## Start Document section

Spectroscopically Identified Hot Subdwarf Stars Virtual Observatory Resource

Authors
  1. Kilkenny D.
  2. Heber U.
  3. Drilling J.S.
  4. Published by
    CDS
Abstract

The catalog contains data for 1225 spectroscopically classified hot subdwarf stars. It excludes central stars of planetary nebulae but includes stars in binary systems. The data assembled include, where available, alternative designations, accurate coordinates, UBV and uvby photometry, spectral types and determinations of effective temperature and surface gravity. Introduction: Prior to 1986 there were around 200 spectroscopically classified hot subdwarf stars. The Palomar-Green survey (Green et al., 1986ApJS...61..305G) detected over 900 hot subdwarfs, mostly in the North Galactic Cap and mostly previously unknown objects; the Kitt-Peak_Downes survey found another 60 near the Galactic Plane (Downes, 1986ApJS...61..569D). These form the basis of the present catalog but new subdwarfs are continually being found by spectroscopic surveys of photographically discovered faint blue star samples; examples are the work of Wegner and his co-workers on the Kiso survey (Wegner et al., 1985AJ.....90.1511W, 1986AJ.....91..139W, 1987AJ.....94.1271W) and of Kilkenny and Muller (1987) on southern discoveries by Luyten and collaborators (e.g. Haro and Luyten, 1962, Cat. III/74; Luyten and Anderson, 1958, 1959, 1967, "A Search for Faint Blue Stars"). Only stars for which a spectroscopic classification exists have been included. There is a significant probability that stars with only photometric classifications can be normal high-latitude B stars, white dwarfs or cataclysmic variable, for example. Hot subdwarfs in binary systems have been included but not planetary nebulae nuclei classified 'sd' since the latter have been catalogued elsewhere. Although there is not a universally accepted classification scheme for hot subdwarfs, it is fairly clear that the main criterion is a surface gravity higher than that of hot main sequence stars but less than that of hot white dwarfs. Also, hot subdwarf stars typically show helium abundance anomalies.

## End Document section
## Start Data shown

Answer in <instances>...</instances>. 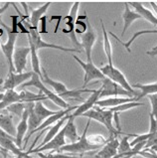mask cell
Masks as SVG:
<instances>
[{
	"instance_id": "6da1fadb",
	"label": "cell",
	"mask_w": 157,
	"mask_h": 158,
	"mask_svg": "<svg viewBox=\"0 0 157 158\" xmlns=\"http://www.w3.org/2000/svg\"><path fill=\"white\" fill-rule=\"evenodd\" d=\"M31 85H33V87L39 89L40 93H42L44 96H46L48 98V100H51L58 106L64 108V110L71 107L65 100H63V98H60L57 94H54L49 89H47L46 85H44V83L42 82V79L40 78L37 74H35L34 72H33L32 78H31L28 82H26L25 84L22 85V89H25L27 87H31Z\"/></svg>"
},
{
	"instance_id": "7a4b0ae2",
	"label": "cell",
	"mask_w": 157,
	"mask_h": 158,
	"mask_svg": "<svg viewBox=\"0 0 157 158\" xmlns=\"http://www.w3.org/2000/svg\"><path fill=\"white\" fill-rule=\"evenodd\" d=\"M24 23V25L27 26V29L29 30L30 34L28 35V40L29 41L32 42V44L35 46L36 50H39V49H42V48H50V49H56V50H60L63 52H70V53H75V52H78L80 53L79 50L75 48H65L63 46H59V45H55V44H50V43H47L42 40V38L40 37V34H39V31L38 29H35L33 28L31 24L27 23L26 21H22Z\"/></svg>"
},
{
	"instance_id": "3957f363",
	"label": "cell",
	"mask_w": 157,
	"mask_h": 158,
	"mask_svg": "<svg viewBox=\"0 0 157 158\" xmlns=\"http://www.w3.org/2000/svg\"><path fill=\"white\" fill-rule=\"evenodd\" d=\"M89 123H91V120H88L87 125H86V128H85L83 135L80 137V139L77 142H74V143H70V144H66L65 146H63L60 151L61 152H69V153H85V152H88V151H92V150H96L98 149L100 147L97 146H93L92 145L91 143L89 142L88 140V136H87V132H88V129H89Z\"/></svg>"
},
{
	"instance_id": "277c9868",
	"label": "cell",
	"mask_w": 157,
	"mask_h": 158,
	"mask_svg": "<svg viewBox=\"0 0 157 158\" xmlns=\"http://www.w3.org/2000/svg\"><path fill=\"white\" fill-rule=\"evenodd\" d=\"M100 70L101 71V73L105 75V78H109V80L113 81L114 83L119 85L120 87L125 89V91H127L130 94H132L133 96L134 94H136L135 91H134L133 88L129 85L128 81L126 80V78H125V76L118 69H116L114 65L107 64L104 67H101Z\"/></svg>"
},
{
	"instance_id": "5b68a950",
	"label": "cell",
	"mask_w": 157,
	"mask_h": 158,
	"mask_svg": "<svg viewBox=\"0 0 157 158\" xmlns=\"http://www.w3.org/2000/svg\"><path fill=\"white\" fill-rule=\"evenodd\" d=\"M0 25L4 27V29L6 30L7 35H8V40L5 44H1L0 45V48L5 56L6 60L8 62V66H9V73H15V68L14 64H13V55H14V51H15V43H16V39H17V34H14L11 32V28H9L8 26H6L2 22H0Z\"/></svg>"
},
{
	"instance_id": "8992f818",
	"label": "cell",
	"mask_w": 157,
	"mask_h": 158,
	"mask_svg": "<svg viewBox=\"0 0 157 158\" xmlns=\"http://www.w3.org/2000/svg\"><path fill=\"white\" fill-rule=\"evenodd\" d=\"M73 58L77 61L80 66L83 68V70L85 71V78H84V84H83V89H85L88 85L89 83H91V81L93 80H98L101 81L104 80L105 77V75L101 73V71L98 69L97 67L93 65V62H83L79 57L73 56Z\"/></svg>"
},
{
	"instance_id": "52a82bcc",
	"label": "cell",
	"mask_w": 157,
	"mask_h": 158,
	"mask_svg": "<svg viewBox=\"0 0 157 158\" xmlns=\"http://www.w3.org/2000/svg\"><path fill=\"white\" fill-rule=\"evenodd\" d=\"M101 83V98H105V97H116V96H127L128 98H132L133 94H130L129 92L125 91L123 88L120 87L119 85L114 83L113 81L109 80V78H105L104 80L100 81Z\"/></svg>"
},
{
	"instance_id": "ba28073f",
	"label": "cell",
	"mask_w": 157,
	"mask_h": 158,
	"mask_svg": "<svg viewBox=\"0 0 157 158\" xmlns=\"http://www.w3.org/2000/svg\"><path fill=\"white\" fill-rule=\"evenodd\" d=\"M77 107L78 106H72V107H69V108H66V110H59L58 111V114H56L55 115H52V116H50V117H48L47 119H45L43 123H42V124L39 126L38 128H36L34 131H32L31 133H29L28 135H27V137L25 138V143H24V146H23V151H24V149L26 148V145H27V143H28V140H29V138L32 136V135L34 134V133H36V132H38V131H42V130H45L46 128H48L49 126L50 125H54L56 123H58L60 119H62L63 117L64 116H66L67 114H69L70 112L73 110H77Z\"/></svg>"
},
{
	"instance_id": "9c48e42d",
	"label": "cell",
	"mask_w": 157,
	"mask_h": 158,
	"mask_svg": "<svg viewBox=\"0 0 157 158\" xmlns=\"http://www.w3.org/2000/svg\"><path fill=\"white\" fill-rule=\"evenodd\" d=\"M65 129L63 127L59 133H58L55 137H54L51 141H49L47 144H45L44 146L40 147V148H35L32 150H28L27 151V154H31V153H42L43 151L46 150H60L63 146L66 145V139H65Z\"/></svg>"
},
{
	"instance_id": "30bf717a",
	"label": "cell",
	"mask_w": 157,
	"mask_h": 158,
	"mask_svg": "<svg viewBox=\"0 0 157 158\" xmlns=\"http://www.w3.org/2000/svg\"><path fill=\"white\" fill-rule=\"evenodd\" d=\"M96 41H97V33L95 29L92 27L91 23L88 21V30L84 35H82V38H81V45H82L85 52H86V56L88 60L87 62H93L92 51Z\"/></svg>"
},
{
	"instance_id": "8fae6325",
	"label": "cell",
	"mask_w": 157,
	"mask_h": 158,
	"mask_svg": "<svg viewBox=\"0 0 157 158\" xmlns=\"http://www.w3.org/2000/svg\"><path fill=\"white\" fill-rule=\"evenodd\" d=\"M33 71L32 72H27V73L22 74H16V73H9L7 79L4 81L3 84V89L9 91V89H14L16 87L20 85H23L26 82H28V80L32 78Z\"/></svg>"
},
{
	"instance_id": "7c38bea8",
	"label": "cell",
	"mask_w": 157,
	"mask_h": 158,
	"mask_svg": "<svg viewBox=\"0 0 157 158\" xmlns=\"http://www.w3.org/2000/svg\"><path fill=\"white\" fill-rule=\"evenodd\" d=\"M30 47H18L15 48L13 55V64H14L16 74H22L27 64V57L30 54Z\"/></svg>"
},
{
	"instance_id": "4fadbf2b",
	"label": "cell",
	"mask_w": 157,
	"mask_h": 158,
	"mask_svg": "<svg viewBox=\"0 0 157 158\" xmlns=\"http://www.w3.org/2000/svg\"><path fill=\"white\" fill-rule=\"evenodd\" d=\"M101 94V88H100L98 89H95L93 93L91 94V97H89L88 100L85 101L81 106H79L77 107V110H75V111L72 114L73 117L76 118V117L83 115L84 114H86V112L89 111V110H92V108L96 106L97 102L100 100Z\"/></svg>"
},
{
	"instance_id": "5bb4252c",
	"label": "cell",
	"mask_w": 157,
	"mask_h": 158,
	"mask_svg": "<svg viewBox=\"0 0 157 158\" xmlns=\"http://www.w3.org/2000/svg\"><path fill=\"white\" fill-rule=\"evenodd\" d=\"M119 140L118 137H109L106 144L102 146L101 150L95 155L96 158H114L118 155Z\"/></svg>"
},
{
	"instance_id": "9a60e30c",
	"label": "cell",
	"mask_w": 157,
	"mask_h": 158,
	"mask_svg": "<svg viewBox=\"0 0 157 158\" xmlns=\"http://www.w3.org/2000/svg\"><path fill=\"white\" fill-rule=\"evenodd\" d=\"M136 102V98H118V97H111L102 98V100H98L96 103V106H100L101 108H110L118 106L122 103Z\"/></svg>"
},
{
	"instance_id": "2e32d148",
	"label": "cell",
	"mask_w": 157,
	"mask_h": 158,
	"mask_svg": "<svg viewBox=\"0 0 157 158\" xmlns=\"http://www.w3.org/2000/svg\"><path fill=\"white\" fill-rule=\"evenodd\" d=\"M27 130H28V110H27V106H26V110L24 111L23 115L21 117L20 123H18L17 127H16L17 132H16V137H15V143L20 149L23 148L22 147V141H23Z\"/></svg>"
},
{
	"instance_id": "e0dca14e",
	"label": "cell",
	"mask_w": 157,
	"mask_h": 158,
	"mask_svg": "<svg viewBox=\"0 0 157 158\" xmlns=\"http://www.w3.org/2000/svg\"><path fill=\"white\" fill-rule=\"evenodd\" d=\"M122 18H123V29H122V36H123L125 34L126 30L130 27V25L134 21L137 19H141V16L138 14V13H136L135 11H132L130 7H129L128 3L125 2L124 3V11L122 13Z\"/></svg>"
},
{
	"instance_id": "ac0fdd59",
	"label": "cell",
	"mask_w": 157,
	"mask_h": 158,
	"mask_svg": "<svg viewBox=\"0 0 157 158\" xmlns=\"http://www.w3.org/2000/svg\"><path fill=\"white\" fill-rule=\"evenodd\" d=\"M127 3L128 5L132 6L135 9V12L138 13L141 16V18L150 22L151 24L157 26V17L150 10H148V9L143 6V3L141 2H127Z\"/></svg>"
},
{
	"instance_id": "d6986e66",
	"label": "cell",
	"mask_w": 157,
	"mask_h": 158,
	"mask_svg": "<svg viewBox=\"0 0 157 158\" xmlns=\"http://www.w3.org/2000/svg\"><path fill=\"white\" fill-rule=\"evenodd\" d=\"M42 74H43V78H42V82L44 84H47L49 85H51V87L54 89V91H55V93L59 96L60 98L63 96L64 94H66L67 92L69 91L68 89H67L66 85L61 83V82H58V81H54L52 80L50 77L48 76L47 72L45 69H42Z\"/></svg>"
},
{
	"instance_id": "ffe728a7",
	"label": "cell",
	"mask_w": 157,
	"mask_h": 158,
	"mask_svg": "<svg viewBox=\"0 0 157 158\" xmlns=\"http://www.w3.org/2000/svg\"><path fill=\"white\" fill-rule=\"evenodd\" d=\"M69 116H70V114H67L66 116L63 117L62 119H60L59 121H58V123H56L54 124L53 126H51V127L48 129V133L46 134V136H45L43 142H42L41 144H40V145H39L37 148L42 147V146H44V145H45V144H47L49 141H51L52 139H53L54 137H55L58 133H59L60 130L63 128L62 126L64 125L66 121L69 119Z\"/></svg>"
},
{
	"instance_id": "44dd1931",
	"label": "cell",
	"mask_w": 157,
	"mask_h": 158,
	"mask_svg": "<svg viewBox=\"0 0 157 158\" xmlns=\"http://www.w3.org/2000/svg\"><path fill=\"white\" fill-rule=\"evenodd\" d=\"M64 129H65V137L70 139V141H72V143L77 142L80 139V136L77 131V127H76L75 124V117H73L72 114H70L69 119L67 120V123L64 125Z\"/></svg>"
},
{
	"instance_id": "7402d4cb",
	"label": "cell",
	"mask_w": 157,
	"mask_h": 158,
	"mask_svg": "<svg viewBox=\"0 0 157 158\" xmlns=\"http://www.w3.org/2000/svg\"><path fill=\"white\" fill-rule=\"evenodd\" d=\"M21 102V94L20 93L15 92L14 89H9L4 93V97L2 101L0 102V110L7 108L9 106L13 105L15 102Z\"/></svg>"
},
{
	"instance_id": "603a6c76",
	"label": "cell",
	"mask_w": 157,
	"mask_h": 158,
	"mask_svg": "<svg viewBox=\"0 0 157 158\" xmlns=\"http://www.w3.org/2000/svg\"><path fill=\"white\" fill-rule=\"evenodd\" d=\"M0 128L3 129L6 133L16 137V127L13 123L12 115L10 114H0Z\"/></svg>"
},
{
	"instance_id": "cb8c5ba5",
	"label": "cell",
	"mask_w": 157,
	"mask_h": 158,
	"mask_svg": "<svg viewBox=\"0 0 157 158\" xmlns=\"http://www.w3.org/2000/svg\"><path fill=\"white\" fill-rule=\"evenodd\" d=\"M51 5V2H47L45 3L43 6L39 7L38 9H35L31 13V17H30V24L31 26L35 29H38V23L41 20V18L45 16V13L47 12L49 6Z\"/></svg>"
},
{
	"instance_id": "d4e9b609",
	"label": "cell",
	"mask_w": 157,
	"mask_h": 158,
	"mask_svg": "<svg viewBox=\"0 0 157 158\" xmlns=\"http://www.w3.org/2000/svg\"><path fill=\"white\" fill-rule=\"evenodd\" d=\"M29 46H30V54H31V63H32V69L33 72L35 74H37L40 78H43V74H42V69H41V66H40V61H39V57H38V54H37V50H36L35 46L32 44V42L29 41Z\"/></svg>"
},
{
	"instance_id": "484cf974",
	"label": "cell",
	"mask_w": 157,
	"mask_h": 158,
	"mask_svg": "<svg viewBox=\"0 0 157 158\" xmlns=\"http://www.w3.org/2000/svg\"><path fill=\"white\" fill-rule=\"evenodd\" d=\"M101 22L102 35H104V50H105V56L107 59V64L114 65L113 64V47H111V43L109 39V36H107V32H106L104 22H102V20H101Z\"/></svg>"
},
{
	"instance_id": "4316f807",
	"label": "cell",
	"mask_w": 157,
	"mask_h": 158,
	"mask_svg": "<svg viewBox=\"0 0 157 158\" xmlns=\"http://www.w3.org/2000/svg\"><path fill=\"white\" fill-rule=\"evenodd\" d=\"M34 110H35V114H37V116L39 117L40 119L42 121H44L45 119H47L48 117H50L52 115H55L56 114H58V111H53L48 110V108L43 105L42 102H35V106H34Z\"/></svg>"
},
{
	"instance_id": "83f0119b",
	"label": "cell",
	"mask_w": 157,
	"mask_h": 158,
	"mask_svg": "<svg viewBox=\"0 0 157 158\" xmlns=\"http://www.w3.org/2000/svg\"><path fill=\"white\" fill-rule=\"evenodd\" d=\"M134 88L139 89L141 91V94L136 98V102H138L140 98H144V97H148V96H150V94H157V83L146 84V85L136 84V85H134Z\"/></svg>"
},
{
	"instance_id": "f1b7e54d",
	"label": "cell",
	"mask_w": 157,
	"mask_h": 158,
	"mask_svg": "<svg viewBox=\"0 0 157 158\" xmlns=\"http://www.w3.org/2000/svg\"><path fill=\"white\" fill-rule=\"evenodd\" d=\"M144 106V103L142 102H126V103H122L118 106H115V107H110V108H107L109 110L113 111L114 114V112H122L125 110H132L134 107H137V106Z\"/></svg>"
},
{
	"instance_id": "f546056e",
	"label": "cell",
	"mask_w": 157,
	"mask_h": 158,
	"mask_svg": "<svg viewBox=\"0 0 157 158\" xmlns=\"http://www.w3.org/2000/svg\"><path fill=\"white\" fill-rule=\"evenodd\" d=\"M26 106H27V103L19 102H15V103H13V105L9 106L7 107V110L17 116L22 117V115H23L24 111L26 110Z\"/></svg>"
},
{
	"instance_id": "4dcf8cb0",
	"label": "cell",
	"mask_w": 157,
	"mask_h": 158,
	"mask_svg": "<svg viewBox=\"0 0 157 158\" xmlns=\"http://www.w3.org/2000/svg\"><path fill=\"white\" fill-rule=\"evenodd\" d=\"M88 140L89 142L93 146H97V147H101L104 146L105 144H106L107 139H105L102 135L101 134H92L88 136Z\"/></svg>"
},
{
	"instance_id": "1f68e13d",
	"label": "cell",
	"mask_w": 157,
	"mask_h": 158,
	"mask_svg": "<svg viewBox=\"0 0 157 158\" xmlns=\"http://www.w3.org/2000/svg\"><path fill=\"white\" fill-rule=\"evenodd\" d=\"M87 30H88V23H86V22H84V21H79V20H77L75 22L76 34L84 35L87 32Z\"/></svg>"
},
{
	"instance_id": "d6a6232c",
	"label": "cell",
	"mask_w": 157,
	"mask_h": 158,
	"mask_svg": "<svg viewBox=\"0 0 157 158\" xmlns=\"http://www.w3.org/2000/svg\"><path fill=\"white\" fill-rule=\"evenodd\" d=\"M148 98L150 101L151 107H152L151 114L154 115V117H157V94H150V96H148Z\"/></svg>"
},
{
	"instance_id": "836d02e7",
	"label": "cell",
	"mask_w": 157,
	"mask_h": 158,
	"mask_svg": "<svg viewBox=\"0 0 157 158\" xmlns=\"http://www.w3.org/2000/svg\"><path fill=\"white\" fill-rule=\"evenodd\" d=\"M10 19L12 20V27L11 32L14 34H19V30H18V22H19V15H11Z\"/></svg>"
},
{
	"instance_id": "e575fe53",
	"label": "cell",
	"mask_w": 157,
	"mask_h": 158,
	"mask_svg": "<svg viewBox=\"0 0 157 158\" xmlns=\"http://www.w3.org/2000/svg\"><path fill=\"white\" fill-rule=\"evenodd\" d=\"M149 117H150V128H149V132L151 135L157 132V117H154V115L151 114H149Z\"/></svg>"
},
{
	"instance_id": "d590c367",
	"label": "cell",
	"mask_w": 157,
	"mask_h": 158,
	"mask_svg": "<svg viewBox=\"0 0 157 158\" xmlns=\"http://www.w3.org/2000/svg\"><path fill=\"white\" fill-rule=\"evenodd\" d=\"M39 157L41 158H72L70 155L67 154H63V153H50V154H43V153H37Z\"/></svg>"
},
{
	"instance_id": "8d00e7d4",
	"label": "cell",
	"mask_w": 157,
	"mask_h": 158,
	"mask_svg": "<svg viewBox=\"0 0 157 158\" xmlns=\"http://www.w3.org/2000/svg\"><path fill=\"white\" fill-rule=\"evenodd\" d=\"M79 6H80V2H75L72 6L69 15L73 18L75 21H77V17H78V11H79Z\"/></svg>"
},
{
	"instance_id": "74e56055",
	"label": "cell",
	"mask_w": 157,
	"mask_h": 158,
	"mask_svg": "<svg viewBox=\"0 0 157 158\" xmlns=\"http://www.w3.org/2000/svg\"><path fill=\"white\" fill-rule=\"evenodd\" d=\"M40 22H41V30L39 31V34H47V16H43Z\"/></svg>"
},
{
	"instance_id": "f35d334b",
	"label": "cell",
	"mask_w": 157,
	"mask_h": 158,
	"mask_svg": "<svg viewBox=\"0 0 157 158\" xmlns=\"http://www.w3.org/2000/svg\"><path fill=\"white\" fill-rule=\"evenodd\" d=\"M50 20L53 21V20H56V27H55V30H54V33H57L58 30H59V26H60V23L63 20V16L62 15H52L50 17Z\"/></svg>"
},
{
	"instance_id": "ab89813d",
	"label": "cell",
	"mask_w": 157,
	"mask_h": 158,
	"mask_svg": "<svg viewBox=\"0 0 157 158\" xmlns=\"http://www.w3.org/2000/svg\"><path fill=\"white\" fill-rule=\"evenodd\" d=\"M18 30H19V33L27 34V35H29V34H30L29 30L27 29V27L24 25V23H23V22H22L21 20H19V22H18Z\"/></svg>"
},
{
	"instance_id": "60d3db41",
	"label": "cell",
	"mask_w": 157,
	"mask_h": 158,
	"mask_svg": "<svg viewBox=\"0 0 157 158\" xmlns=\"http://www.w3.org/2000/svg\"><path fill=\"white\" fill-rule=\"evenodd\" d=\"M86 19H88V16H87L86 12H85L84 15H78V17H77V20H79V21H84V20H86Z\"/></svg>"
},
{
	"instance_id": "b9f144b4",
	"label": "cell",
	"mask_w": 157,
	"mask_h": 158,
	"mask_svg": "<svg viewBox=\"0 0 157 158\" xmlns=\"http://www.w3.org/2000/svg\"><path fill=\"white\" fill-rule=\"evenodd\" d=\"M21 5L23 6V8L25 9V16L29 17V14H28V7H27V3H25V2H21Z\"/></svg>"
},
{
	"instance_id": "7bdbcfd3",
	"label": "cell",
	"mask_w": 157,
	"mask_h": 158,
	"mask_svg": "<svg viewBox=\"0 0 157 158\" xmlns=\"http://www.w3.org/2000/svg\"><path fill=\"white\" fill-rule=\"evenodd\" d=\"M149 4L152 6V8H153L154 12L156 13V15H157V3H156V2H149Z\"/></svg>"
},
{
	"instance_id": "ee69618b",
	"label": "cell",
	"mask_w": 157,
	"mask_h": 158,
	"mask_svg": "<svg viewBox=\"0 0 157 158\" xmlns=\"http://www.w3.org/2000/svg\"><path fill=\"white\" fill-rule=\"evenodd\" d=\"M147 54L150 56H157V50H151V51H148Z\"/></svg>"
},
{
	"instance_id": "f6af8a7d",
	"label": "cell",
	"mask_w": 157,
	"mask_h": 158,
	"mask_svg": "<svg viewBox=\"0 0 157 158\" xmlns=\"http://www.w3.org/2000/svg\"><path fill=\"white\" fill-rule=\"evenodd\" d=\"M2 33H3V30H2L1 28H0V37H1V35H2ZM0 45H1V44H0Z\"/></svg>"
},
{
	"instance_id": "bcb514c9",
	"label": "cell",
	"mask_w": 157,
	"mask_h": 158,
	"mask_svg": "<svg viewBox=\"0 0 157 158\" xmlns=\"http://www.w3.org/2000/svg\"><path fill=\"white\" fill-rule=\"evenodd\" d=\"M122 158H132V157H130V156H123Z\"/></svg>"
},
{
	"instance_id": "7dc6e473",
	"label": "cell",
	"mask_w": 157,
	"mask_h": 158,
	"mask_svg": "<svg viewBox=\"0 0 157 158\" xmlns=\"http://www.w3.org/2000/svg\"><path fill=\"white\" fill-rule=\"evenodd\" d=\"M14 158H24L23 156H16V157H14Z\"/></svg>"
},
{
	"instance_id": "c3c4849f",
	"label": "cell",
	"mask_w": 157,
	"mask_h": 158,
	"mask_svg": "<svg viewBox=\"0 0 157 158\" xmlns=\"http://www.w3.org/2000/svg\"><path fill=\"white\" fill-rule=\"evenodd\" d=\"M152 50H157V46H156L155 48H153V49H152Z\"/></svg>"
},
{
	"instance_id": "681fc988",
	"label": "cell",
	"mask_w": 157,
	"mask_h": 158,
	"mask_svg": "<svg viewBox=\"0 0 157 158\" xmlns=\"http://www.w3.org/2000/svg\"><path fill=\"white\" fill-rule=\"evenodd\" d=\"M24 158H26V157H24Z\"/></svg>"
}]
</instances>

## End Data shown

• _Exercise instructions_
Answer these questions using the catalog abstract.
1. How many spectroscopically classified hot subdwarf stars does the catalog contain data for?
2. About how many spectroscopically classified hot subdwarf stars were there before 1986?
3. What is the main classification criterion for hot subdwarfs?

• _Exercise answer_
1. 1225.
2. Around 200.
3. Their surface gravity is higher than that of hot main sequence stars but less than that of hot white dwarfs.